In South Texas, one of the state’s remaining Democratic strongholds, people love the Clintons. They know Bill’s favorite taco restaurant in McAllen, a city of about 150,000 on the Mexico border. They mobbed him at a Barnes & Noble last fall. They named a school after him.
So things should look pretty good for Hillary Clinton in next week’s Texas primary.
It’s simple, says local operative and former Democratic National Committee member and superdelegate Billy Leo, a longtime Clinton supporter: Locals think of Bill, who has visited the region many times, as the president who finally paid attention to Hispanics, the majority group in this historically poor and isolated region of the country. They know Hillary from when she helped register voters in the 1972 presidential campaign.
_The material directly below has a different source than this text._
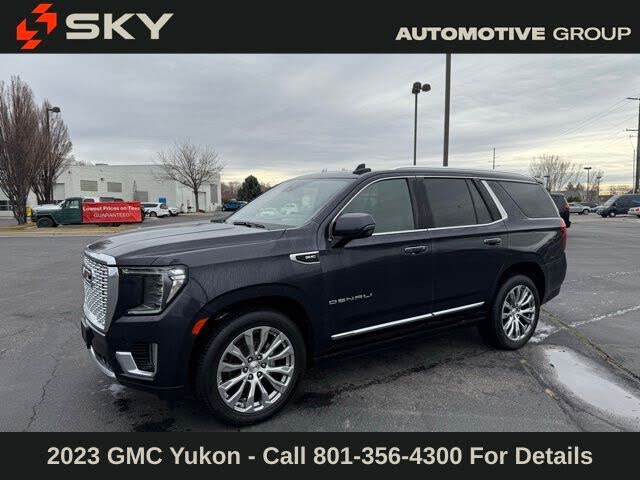 2023 GMC Yukon Denali 4WD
Hillary has visited for major fund-raisers and stump speeches; Chelsea came last week; and Bill is planning to visit McAllen again the day before the election.
Obama visited the area last week for the first time since the start of the campaign.
Leo, the mayor of La Joya, a city of a few thousand near McAllen, is counting on the notion that in the Rio Grande Valley—where Hispanic support will be critical for Clinton to offset the pro-Obama black votes in cities like Dallas and Houston—loyalty trumps momentum.
“We’ll certainly embrace Hillary Clinton and call her the closest thing we have to a Hispanic,” says Leo, who has also called her husband “the closest thing we’ve ever had to a Hispanic president.”
“We’ve always maintained: You always go with the experience,” Leo adds, paraphrasing a Spanish saying that warns against trusting an unknown leader.
Still, Leo, a kinetic, talkative man who’s a major political power broker in the region, worries that some Clinton organizers are squandering South Texas’ goodwill. Two of the region’s superdelegates, both U.S. representatives, are campaigning for Clinton, and the majority of local officials have endorsed her, too. But the campaign hasn’t tapped enough local politicians to help stump, failing to recognize how much power they wield in the region, Leo says.
Leo was upset to see Clinton’s campaign pass up William J. Clinton Elementary, which Leo helped name, as a rally site—and then fail to fill the stands at a big sports arena instead.
“The leadership here is piss-poor, pathetic, not organized,” Leo said of Clinton’s out-of-town event organizers. The staff in charge of recruiting delegates for the county conventions are better, he adds.
He’s not worried about Hillary Clinton’s latent support, estimating that more than 70 percent of Rio Grande Valley Democrats would choose her over Obama. But in Texas, where some delegates are awarded based on turnout, getting enough people to the polls will be key. This is where Leo feels the Clinton effort is lacking.
“They’re kicking our butt in organization,” Leo said of the local Obama campaign.
Still, he says, “Obama magic is not as strong like it is in other areas. He’s already given it his best shot.”
As for “Yes We Can,” the English version of the campaign slogan Obama borrowed from Cesar Chavez and the United Farm Workers, Leo says local Hispanics, many of whom were involved in the movement in the 1960s, just laugh it off.
“Wait a minute, where did this guy come from?” Leo joked. “Si se puede?”
He concedes a few South Texas Hispanics may distrust Obama because of a political rivalry that has often played out in that part of the country between blacks and Hispanics. But he predicted that if Clinton isn’t the nominee, most local Hispanics will nonetheless rally to the Obama banner.
“We’re good Democrats,” he says. “Obama is better than McCain!”